1. Parents who live happy and fulfilling lives do more good for their children
2. Having a life outside of kids is okay, good even, to maintain happiness
3. No parent is perfect, so stop trying to be. Happiness can't thrive where anxiety and paranoia live
4. Have confidence in your ability to be a great parent

But so as not to run too far amok in fields of yellow flowers and sunshine days, I remind myself that too much of anything is almost always a bad thing. A balance of happiness and pragmatism can ground parents to provide children with stability, security and a sense of confidence for the future.

Insired by Daniel Gilbert on the topic, I found more of his thinking on the role happiness plays:

"Even in a technologically sophisticated society, some people retain the romantic notion that human unhappiness results from the loss of our primal innocence. I think that's nonsense. Every generation has the illusion that things were easier and better today than at any time in human history.

"Our primal innocence is what keeps us whacking each other over the head with sticks, and it is not what allows us to paint a Mona Lisa or design a space shuttle. It gives rise to obesity and global warming, not Miles Davis of the Magna Carta. If human kind flourishes rather than flounders over the next thousand years, it will be beause we embraced learning and reason, and not because we surrendered to some fantasy about returning to an ancient Eden that never really was."

And here I think can be found a link back to parents and children. A range of emotions is okay, in balance, to fulfill us as parents, as spouses, as individuals. Our children are the compass, sometimes the mirror, and most often the window to our possibilities and potential as human beings.
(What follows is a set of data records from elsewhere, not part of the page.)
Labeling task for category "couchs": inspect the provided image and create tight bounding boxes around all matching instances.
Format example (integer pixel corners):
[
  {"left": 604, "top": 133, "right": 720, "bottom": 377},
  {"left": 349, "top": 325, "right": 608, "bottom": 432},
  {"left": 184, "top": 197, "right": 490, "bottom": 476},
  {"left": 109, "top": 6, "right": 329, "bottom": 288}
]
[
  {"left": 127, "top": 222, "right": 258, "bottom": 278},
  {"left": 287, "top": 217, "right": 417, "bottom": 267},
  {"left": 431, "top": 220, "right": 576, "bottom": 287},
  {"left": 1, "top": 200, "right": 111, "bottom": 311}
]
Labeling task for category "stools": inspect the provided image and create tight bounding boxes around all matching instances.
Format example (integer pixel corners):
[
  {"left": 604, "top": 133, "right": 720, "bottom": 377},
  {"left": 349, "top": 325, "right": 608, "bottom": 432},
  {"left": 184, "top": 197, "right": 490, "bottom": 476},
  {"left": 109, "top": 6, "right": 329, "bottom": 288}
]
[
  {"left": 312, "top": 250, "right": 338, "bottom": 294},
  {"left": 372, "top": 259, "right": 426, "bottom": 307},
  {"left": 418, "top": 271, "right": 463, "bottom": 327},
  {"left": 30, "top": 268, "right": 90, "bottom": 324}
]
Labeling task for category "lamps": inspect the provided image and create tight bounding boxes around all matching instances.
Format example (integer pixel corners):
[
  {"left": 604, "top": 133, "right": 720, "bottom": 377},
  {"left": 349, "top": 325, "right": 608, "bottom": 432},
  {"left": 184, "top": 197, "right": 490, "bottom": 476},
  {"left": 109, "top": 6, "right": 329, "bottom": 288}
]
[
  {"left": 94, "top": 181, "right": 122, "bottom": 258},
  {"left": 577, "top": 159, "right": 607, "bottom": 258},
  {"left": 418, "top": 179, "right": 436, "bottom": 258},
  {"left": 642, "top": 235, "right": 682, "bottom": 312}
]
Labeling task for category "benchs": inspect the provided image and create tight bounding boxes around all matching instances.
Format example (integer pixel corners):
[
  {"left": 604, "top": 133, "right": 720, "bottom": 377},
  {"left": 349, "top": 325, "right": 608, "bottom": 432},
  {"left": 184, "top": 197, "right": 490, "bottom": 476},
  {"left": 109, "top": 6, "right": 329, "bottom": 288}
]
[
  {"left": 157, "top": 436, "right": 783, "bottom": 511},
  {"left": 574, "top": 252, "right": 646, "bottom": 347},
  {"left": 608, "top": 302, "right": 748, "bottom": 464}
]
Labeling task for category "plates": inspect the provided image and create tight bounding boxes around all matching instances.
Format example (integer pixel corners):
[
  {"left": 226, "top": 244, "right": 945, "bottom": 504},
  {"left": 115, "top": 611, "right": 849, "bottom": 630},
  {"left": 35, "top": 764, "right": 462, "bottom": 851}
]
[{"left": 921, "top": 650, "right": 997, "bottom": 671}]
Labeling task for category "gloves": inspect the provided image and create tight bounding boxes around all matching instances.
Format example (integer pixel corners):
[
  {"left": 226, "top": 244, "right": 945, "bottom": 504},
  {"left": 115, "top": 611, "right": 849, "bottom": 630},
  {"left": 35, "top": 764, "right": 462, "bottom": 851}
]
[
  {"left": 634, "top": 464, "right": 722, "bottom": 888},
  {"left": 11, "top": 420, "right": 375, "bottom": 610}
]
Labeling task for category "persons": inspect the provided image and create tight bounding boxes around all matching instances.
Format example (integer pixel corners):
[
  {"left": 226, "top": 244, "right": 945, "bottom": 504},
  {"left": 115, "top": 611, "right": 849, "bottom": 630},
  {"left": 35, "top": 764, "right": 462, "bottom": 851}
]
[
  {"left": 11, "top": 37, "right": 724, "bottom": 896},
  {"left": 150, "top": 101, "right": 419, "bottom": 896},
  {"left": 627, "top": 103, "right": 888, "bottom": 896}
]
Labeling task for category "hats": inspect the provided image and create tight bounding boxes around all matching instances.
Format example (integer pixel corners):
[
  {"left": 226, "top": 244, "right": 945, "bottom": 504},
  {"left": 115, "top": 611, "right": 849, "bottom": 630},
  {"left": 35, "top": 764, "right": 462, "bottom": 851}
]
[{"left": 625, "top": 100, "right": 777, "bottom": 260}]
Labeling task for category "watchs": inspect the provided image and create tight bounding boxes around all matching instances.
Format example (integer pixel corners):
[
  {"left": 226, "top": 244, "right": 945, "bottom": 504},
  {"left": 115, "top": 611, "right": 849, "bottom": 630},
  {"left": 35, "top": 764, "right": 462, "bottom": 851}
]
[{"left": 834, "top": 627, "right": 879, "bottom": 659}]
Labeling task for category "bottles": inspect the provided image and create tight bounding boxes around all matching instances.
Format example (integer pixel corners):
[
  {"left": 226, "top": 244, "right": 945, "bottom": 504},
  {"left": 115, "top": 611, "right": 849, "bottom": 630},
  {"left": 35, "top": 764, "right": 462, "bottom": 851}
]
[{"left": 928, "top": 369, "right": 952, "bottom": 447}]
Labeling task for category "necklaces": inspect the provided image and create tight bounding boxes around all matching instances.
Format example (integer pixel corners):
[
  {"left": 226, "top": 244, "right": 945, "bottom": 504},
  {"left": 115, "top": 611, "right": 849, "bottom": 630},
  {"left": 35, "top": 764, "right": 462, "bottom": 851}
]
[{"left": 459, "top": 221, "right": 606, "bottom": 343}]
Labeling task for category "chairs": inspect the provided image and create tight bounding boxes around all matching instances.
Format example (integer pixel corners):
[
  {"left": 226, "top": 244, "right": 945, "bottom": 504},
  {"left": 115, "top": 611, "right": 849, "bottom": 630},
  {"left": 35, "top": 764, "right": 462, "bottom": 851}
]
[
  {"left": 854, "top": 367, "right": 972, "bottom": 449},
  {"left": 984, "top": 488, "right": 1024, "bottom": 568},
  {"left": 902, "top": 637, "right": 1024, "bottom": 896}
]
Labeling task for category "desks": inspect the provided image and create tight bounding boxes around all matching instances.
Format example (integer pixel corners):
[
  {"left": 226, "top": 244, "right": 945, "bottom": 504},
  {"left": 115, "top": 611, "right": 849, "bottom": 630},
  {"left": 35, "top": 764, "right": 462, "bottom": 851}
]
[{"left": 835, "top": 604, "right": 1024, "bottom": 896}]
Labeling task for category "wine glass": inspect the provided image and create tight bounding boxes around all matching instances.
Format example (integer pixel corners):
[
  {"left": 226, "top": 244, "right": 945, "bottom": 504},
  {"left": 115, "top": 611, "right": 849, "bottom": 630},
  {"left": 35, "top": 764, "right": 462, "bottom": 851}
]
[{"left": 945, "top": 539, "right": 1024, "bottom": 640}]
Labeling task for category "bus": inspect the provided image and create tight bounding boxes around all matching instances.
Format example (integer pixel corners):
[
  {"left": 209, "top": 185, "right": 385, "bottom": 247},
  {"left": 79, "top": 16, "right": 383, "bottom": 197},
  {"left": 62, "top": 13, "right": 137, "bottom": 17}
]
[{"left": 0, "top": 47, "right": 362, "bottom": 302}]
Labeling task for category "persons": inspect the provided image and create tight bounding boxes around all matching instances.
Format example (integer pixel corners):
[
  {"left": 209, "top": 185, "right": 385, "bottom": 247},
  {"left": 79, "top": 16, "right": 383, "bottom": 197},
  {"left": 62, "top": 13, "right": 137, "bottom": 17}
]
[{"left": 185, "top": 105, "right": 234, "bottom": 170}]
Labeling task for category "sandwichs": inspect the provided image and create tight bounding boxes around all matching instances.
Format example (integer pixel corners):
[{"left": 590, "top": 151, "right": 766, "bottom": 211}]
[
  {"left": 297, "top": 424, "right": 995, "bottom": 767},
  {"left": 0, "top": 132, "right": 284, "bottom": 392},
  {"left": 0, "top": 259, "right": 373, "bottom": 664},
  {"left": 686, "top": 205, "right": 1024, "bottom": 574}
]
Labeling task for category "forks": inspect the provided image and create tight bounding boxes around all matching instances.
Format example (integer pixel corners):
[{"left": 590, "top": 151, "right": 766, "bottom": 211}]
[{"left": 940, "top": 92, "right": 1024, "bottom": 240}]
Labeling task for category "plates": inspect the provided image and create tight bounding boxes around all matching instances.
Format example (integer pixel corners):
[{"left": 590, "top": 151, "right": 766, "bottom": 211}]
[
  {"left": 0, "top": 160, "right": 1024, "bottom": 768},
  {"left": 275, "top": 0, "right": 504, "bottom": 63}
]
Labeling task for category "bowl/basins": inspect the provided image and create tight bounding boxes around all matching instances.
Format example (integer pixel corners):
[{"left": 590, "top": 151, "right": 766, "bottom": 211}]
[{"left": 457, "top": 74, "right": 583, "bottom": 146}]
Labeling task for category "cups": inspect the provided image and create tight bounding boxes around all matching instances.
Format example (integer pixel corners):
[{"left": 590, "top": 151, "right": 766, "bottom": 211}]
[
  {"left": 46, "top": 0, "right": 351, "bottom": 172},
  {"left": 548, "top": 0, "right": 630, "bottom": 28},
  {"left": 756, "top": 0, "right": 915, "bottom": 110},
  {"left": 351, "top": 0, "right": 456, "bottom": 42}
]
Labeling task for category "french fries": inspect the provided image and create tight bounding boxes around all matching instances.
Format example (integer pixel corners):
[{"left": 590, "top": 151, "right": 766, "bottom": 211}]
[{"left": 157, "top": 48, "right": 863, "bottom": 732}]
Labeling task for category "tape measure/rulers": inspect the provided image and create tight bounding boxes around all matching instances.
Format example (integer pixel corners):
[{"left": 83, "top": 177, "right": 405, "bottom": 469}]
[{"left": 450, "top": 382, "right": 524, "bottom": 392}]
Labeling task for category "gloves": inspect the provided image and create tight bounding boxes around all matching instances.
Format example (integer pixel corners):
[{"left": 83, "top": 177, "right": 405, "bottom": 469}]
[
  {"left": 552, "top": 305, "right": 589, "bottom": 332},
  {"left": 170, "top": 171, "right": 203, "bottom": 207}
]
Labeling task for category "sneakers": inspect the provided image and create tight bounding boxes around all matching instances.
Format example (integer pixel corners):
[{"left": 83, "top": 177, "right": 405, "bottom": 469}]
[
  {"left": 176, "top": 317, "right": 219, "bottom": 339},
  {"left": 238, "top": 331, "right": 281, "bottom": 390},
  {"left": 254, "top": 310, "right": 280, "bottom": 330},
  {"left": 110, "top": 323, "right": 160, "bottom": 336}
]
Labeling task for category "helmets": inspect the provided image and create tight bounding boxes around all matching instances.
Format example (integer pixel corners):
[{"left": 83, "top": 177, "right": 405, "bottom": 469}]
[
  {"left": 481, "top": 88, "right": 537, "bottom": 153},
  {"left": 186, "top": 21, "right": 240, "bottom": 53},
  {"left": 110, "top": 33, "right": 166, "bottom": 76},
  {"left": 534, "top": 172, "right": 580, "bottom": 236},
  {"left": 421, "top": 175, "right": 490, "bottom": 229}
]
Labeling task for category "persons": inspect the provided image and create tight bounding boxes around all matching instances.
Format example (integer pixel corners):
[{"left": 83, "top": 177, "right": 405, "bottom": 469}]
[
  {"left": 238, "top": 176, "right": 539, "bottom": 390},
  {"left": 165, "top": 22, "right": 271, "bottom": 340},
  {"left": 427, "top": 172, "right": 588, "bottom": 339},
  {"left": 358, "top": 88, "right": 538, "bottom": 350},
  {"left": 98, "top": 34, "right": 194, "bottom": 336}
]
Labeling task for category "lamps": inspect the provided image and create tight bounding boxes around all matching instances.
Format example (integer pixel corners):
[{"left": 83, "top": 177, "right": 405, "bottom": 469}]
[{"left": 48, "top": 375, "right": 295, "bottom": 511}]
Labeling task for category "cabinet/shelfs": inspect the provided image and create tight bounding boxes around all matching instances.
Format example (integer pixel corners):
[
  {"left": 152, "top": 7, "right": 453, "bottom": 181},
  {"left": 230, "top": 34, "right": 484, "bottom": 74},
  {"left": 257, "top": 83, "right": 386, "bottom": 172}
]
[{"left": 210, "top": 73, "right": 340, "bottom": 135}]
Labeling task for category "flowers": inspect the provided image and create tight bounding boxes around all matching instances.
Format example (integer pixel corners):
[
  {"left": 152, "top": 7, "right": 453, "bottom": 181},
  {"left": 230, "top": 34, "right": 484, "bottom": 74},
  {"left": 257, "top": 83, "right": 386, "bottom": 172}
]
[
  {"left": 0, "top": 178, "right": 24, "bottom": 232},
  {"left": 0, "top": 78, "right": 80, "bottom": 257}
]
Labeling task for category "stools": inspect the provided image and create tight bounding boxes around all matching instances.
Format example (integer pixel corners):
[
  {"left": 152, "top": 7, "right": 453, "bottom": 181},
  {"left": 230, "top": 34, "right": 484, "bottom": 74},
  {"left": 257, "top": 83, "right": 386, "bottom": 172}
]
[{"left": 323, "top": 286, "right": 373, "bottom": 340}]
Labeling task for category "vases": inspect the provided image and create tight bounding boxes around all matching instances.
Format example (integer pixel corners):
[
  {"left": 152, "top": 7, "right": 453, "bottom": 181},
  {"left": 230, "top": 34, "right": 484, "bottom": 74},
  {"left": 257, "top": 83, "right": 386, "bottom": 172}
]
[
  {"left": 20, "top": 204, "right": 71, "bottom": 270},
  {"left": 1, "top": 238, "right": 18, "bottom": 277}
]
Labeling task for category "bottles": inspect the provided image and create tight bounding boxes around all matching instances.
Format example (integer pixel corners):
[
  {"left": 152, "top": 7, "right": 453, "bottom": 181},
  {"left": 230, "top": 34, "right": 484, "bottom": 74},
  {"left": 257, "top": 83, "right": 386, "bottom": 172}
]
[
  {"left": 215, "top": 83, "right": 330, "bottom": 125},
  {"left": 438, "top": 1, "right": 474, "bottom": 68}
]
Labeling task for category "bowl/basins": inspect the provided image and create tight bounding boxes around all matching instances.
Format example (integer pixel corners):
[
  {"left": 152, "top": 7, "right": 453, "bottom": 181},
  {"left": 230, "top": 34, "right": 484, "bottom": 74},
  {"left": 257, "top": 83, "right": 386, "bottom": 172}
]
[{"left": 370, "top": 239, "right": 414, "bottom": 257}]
Happiness, therefore, really can be found not just in our children, but, yes, in the very act of parenting.

Next time I fold underwear, I'll have to remember that a practical life -- with its chores, decisions and stress -- grounded by perspective, maintenance of some semblence of self other than "Dad" and particular attention to the unexpected moments our children randomly offer -- can be my kind of heaven.